Poi l’articolo 122 comma 2 della Costituzione, quello del Titolo VI che si occupa dei “Rapporti con la magistratura” e il seguente, l’articolo 123 comma 1 vale a dire quelli che statuiscono che “Il presidente della Repubblica presiede il Csm ordinario” e il Csm “amministrativo”. Il CSM è organo di amministrazione della giurisdizione e di garanzia dell’autonomia e dell’indipendenza dei magistrati ordinari. Perché siano garantite al massimo l’autonomia e l’indipendenza della magistratura dal potere legislativo e da quello esecutivo, il Consiglio Superiore è presieduto dal Presidente della Repubblica che ne è membro di diritto al pari del Primo Presidente della Suprema Corte di Cassazione e del Procuratore Generale presso la stessa Corte.

Infine, ai sensi dell’articolo 135 comma 1 della Carta fondamentale, il presidente ha il potere di nominare cinque giudici della Corte costituzionale sui quindici totali che compongono l’organo.

Il vilipendio al capo dello Stato è invece inserito all’interno dell’articolo 278 del Codice Penale che recita: “Chiunque offende l’onore o il prestigio del Presidente della Repubblica è punito con la reclusione da uno a cinque anni”. La norma tutela, di fatto, l’onore e il prestigio legati alla persona del Capo dello Stato, presidio costituzionale delle istituzioni dello Stato italiano.
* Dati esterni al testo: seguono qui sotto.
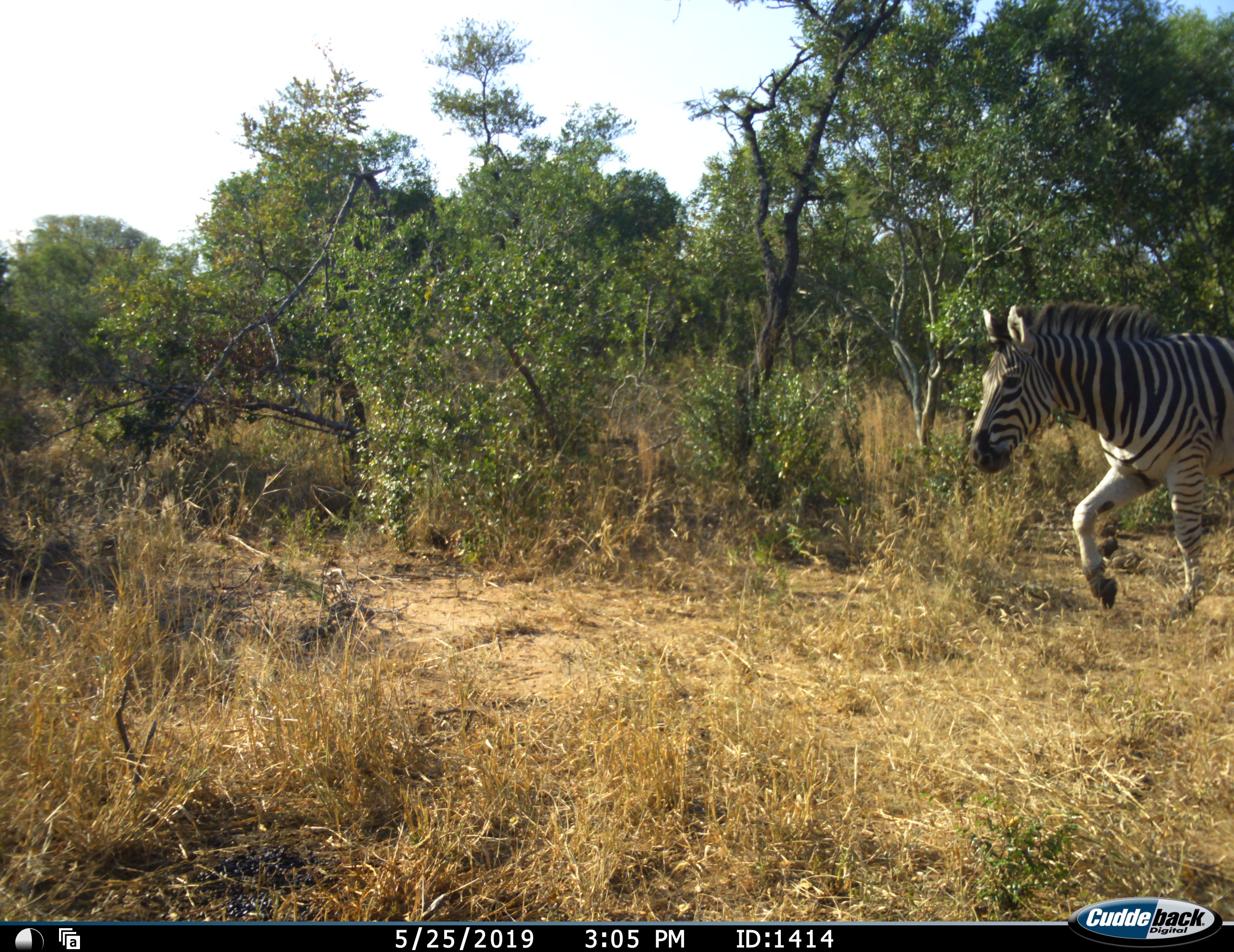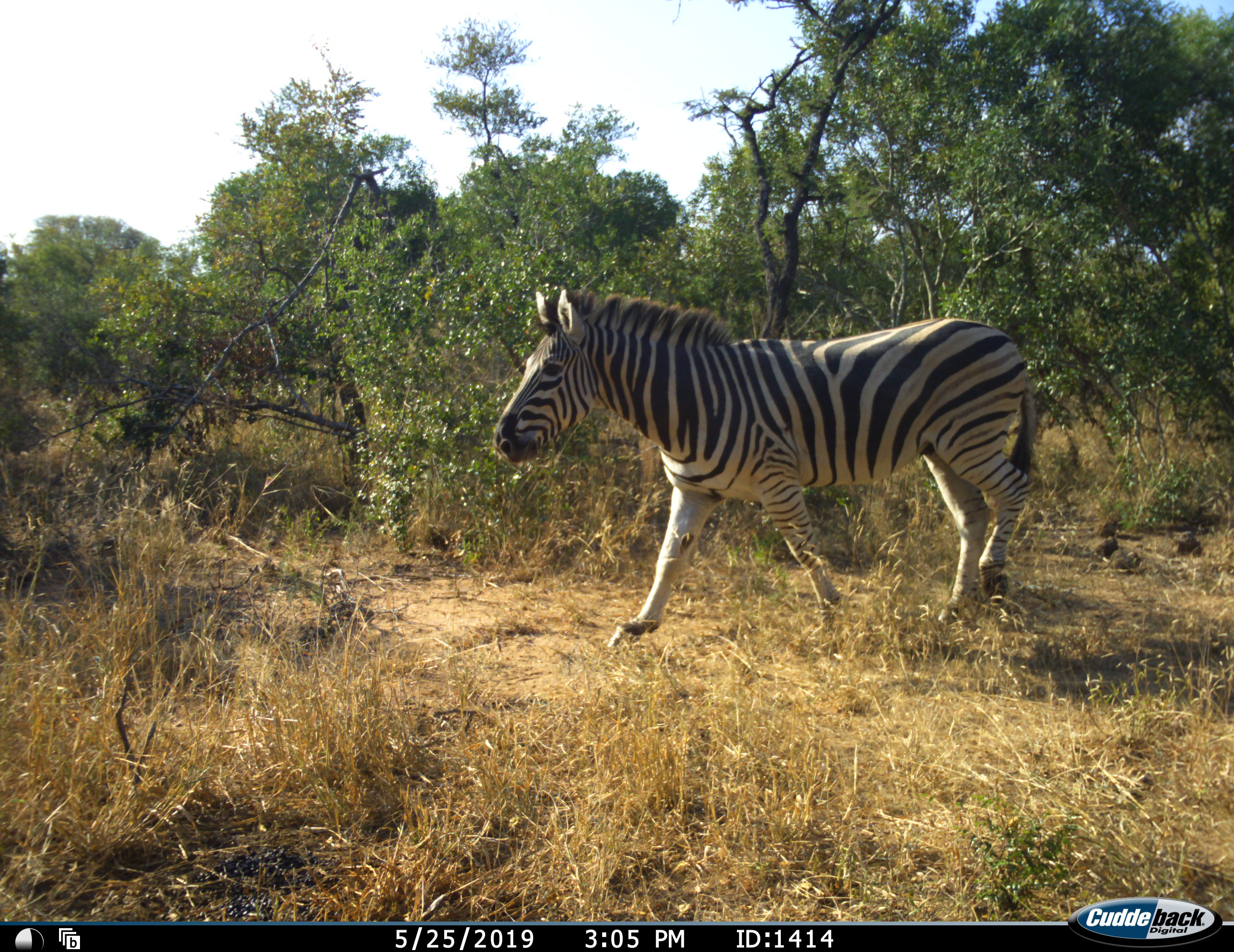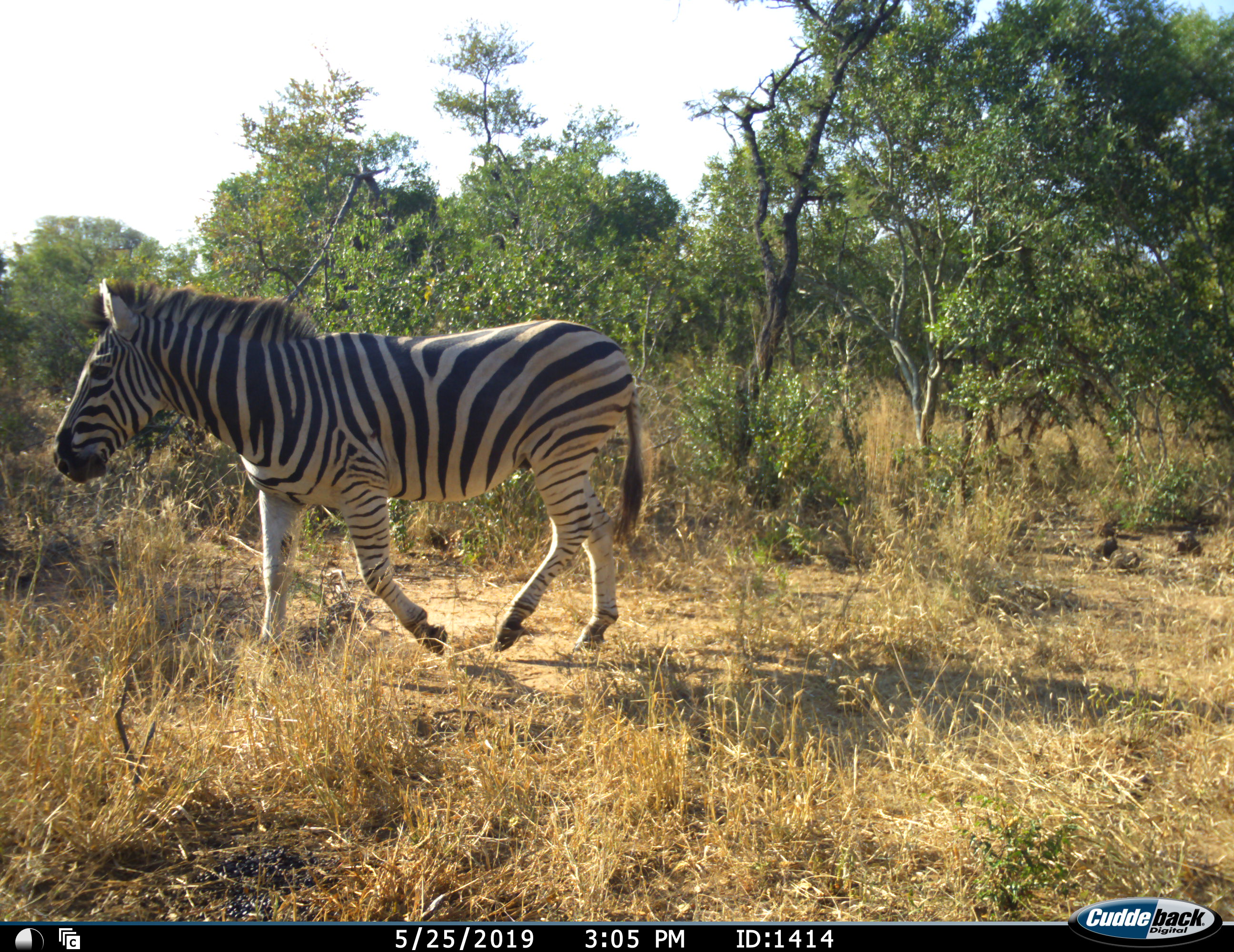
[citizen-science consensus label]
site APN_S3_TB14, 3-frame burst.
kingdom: Animalia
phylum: Chordata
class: Mammalia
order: Perissodactyla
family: Equidae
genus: Equus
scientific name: Equus quagga burchellii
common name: burchell's zebra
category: zebraburchells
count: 1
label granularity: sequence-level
Questo tipo di reato si consuma quando sia comunicata con qualsiasi mezzo, un’offesa che relativa alla persona del Presidente della Repubblica sia in riferimento a fatti che ineriscono all’esercizio o alle funzioni cui è preposto, sia a fatti che riguardano l’individualità privata, anche in relazione anteriori all’attribuzione della carica.
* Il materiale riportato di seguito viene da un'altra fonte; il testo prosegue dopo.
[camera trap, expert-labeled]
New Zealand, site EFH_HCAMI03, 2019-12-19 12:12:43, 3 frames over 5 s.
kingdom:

COME SI PUÒ MODIFICARE LA COSTITUZIONE?

In conclusione rimane una domanda: se il governo volesse, potrebbe modificare questi articoli della Costituzione? Il procedimento per l’adozione delle leggi costituzionali è disciplinato nell’articolo 138 della Costituzione secondo il quale e leggi di revisione della Carta e le altre leggi costituzionali devono essere approvate da ciascun ramo del Parlamento con due distinte deliberazioni, tra le quali devono intercorrere almeno tre mesi; nella seconda deliberazione di ciascuna camera, per l’approvazione è necessaria la maggioranza assoluta. La legge così approvata va poi pubblicata sulla Gazzetta Ufficiale prima della promulgazione: entro tre mesi, un quinto dei membri di una Camera, cinquecentomila elettori o cinque consigli regionali possono però chiedere che sia sottoposta a referendum confermativo (senza alcun quorum). Il referendum non può essere chiesto se la legge è stata approvata nella seconda votazione da ciascuna delle Camere con la maggioranza qualificata di due terzi dei componenti; in tal caso, quindi, la legge può essere immediatamente promulgata dal Presidente della Repubblica.
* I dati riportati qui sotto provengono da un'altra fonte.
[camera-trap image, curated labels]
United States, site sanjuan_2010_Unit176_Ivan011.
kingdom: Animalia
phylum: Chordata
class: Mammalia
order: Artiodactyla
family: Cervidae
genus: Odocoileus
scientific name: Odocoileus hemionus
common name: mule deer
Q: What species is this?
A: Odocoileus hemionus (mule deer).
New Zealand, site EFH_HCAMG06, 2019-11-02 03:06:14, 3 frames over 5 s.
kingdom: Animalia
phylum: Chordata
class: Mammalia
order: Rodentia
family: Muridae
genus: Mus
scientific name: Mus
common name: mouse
DI CHE MAGGIORANZA DISPONE IL GOVERNO GIALLO-VERDE?

Lobby emicicloA livello di seggi, alla Camera dei Deputati il Movimento Cinque Stelle ha conquistato 222 seggi, mentre la Lega ne ha ottenuti 125. In totale, dunque, la coalizione di governo è sostenuta da 347 seggi, 31 in più rispetto ai 316 necessari per avere una maggioranza. Al Senato, invece, il margine è leggermente meno ampio. I pentastellati hanno infatti ottenuto in tutto 109 senatori, e la Lega ne ha invece 58: un totale di 166 membri su un totale di 320 membri contando sia gli eletti che i senatori a vita. Si tratta di una maggioranza di 5 seggi rispetto ai 161 richiesti per la maggioranza. Visti numeri in Parlamento dello schieramento di maggioranza sarebbe quindi possibile effettuare modifiche al testo costituzionale ma non raggiungere i due terzi necessari per “schivare” l’eventuale referendum.